America cannot lead the AI race without building the power and computing infrastructure AI requires. On that I agree completely. But the piece gets the diagnosis wrong — and a wrong diagnosis produces the wrong cure. 🧵
The Gallup poll it cites shows a majority of Americans oppose data centers near their home, including 63% of Republicans. The real enemies of AI are electric utilities that use data centers to jack up rates and GW+ developers that fail to engage communities.
The electricity price comparison also misses the structural problem. Investor owned utilities don’t make money when you use what we have already paid for more efficiently. They only make money when they invest new money even if they don’t need to.

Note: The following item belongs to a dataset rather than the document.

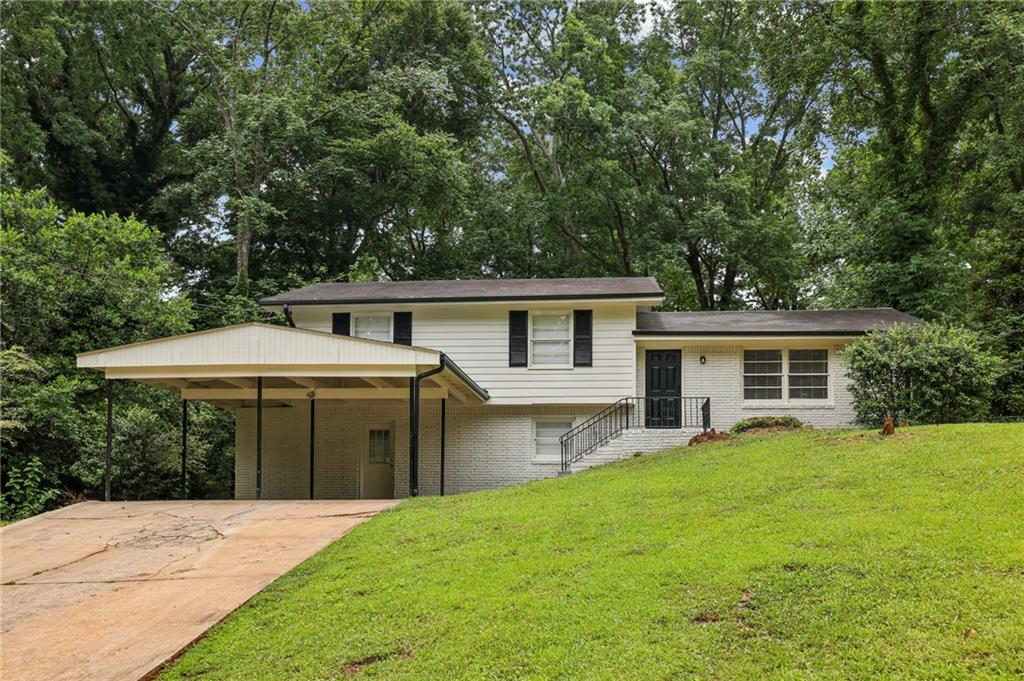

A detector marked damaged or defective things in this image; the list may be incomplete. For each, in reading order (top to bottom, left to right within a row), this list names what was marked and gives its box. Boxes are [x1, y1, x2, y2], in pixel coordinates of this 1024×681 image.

Give communities a good deal. Reduce their bills with great demand flexibility through batteries in homes. Demand response payments. Lower bills because of the data center.
Fix the interconnection queue. Accelerate transformer manufacturing. Deploy demand flexibility. Give communities a stake. That builds the coalition America needs to win the AI race. Get utilities to stop exclusively focusing on shareholders and get them to care about customers.
Deploy Action did a poll and found that 86% of voters want utilities to prove grid efficiency before building new infrastructure. 80% support demand response competing with utilities. 11% view their regulators favorably.
Voters already know the answer. The grid is not full. The tariff structure is.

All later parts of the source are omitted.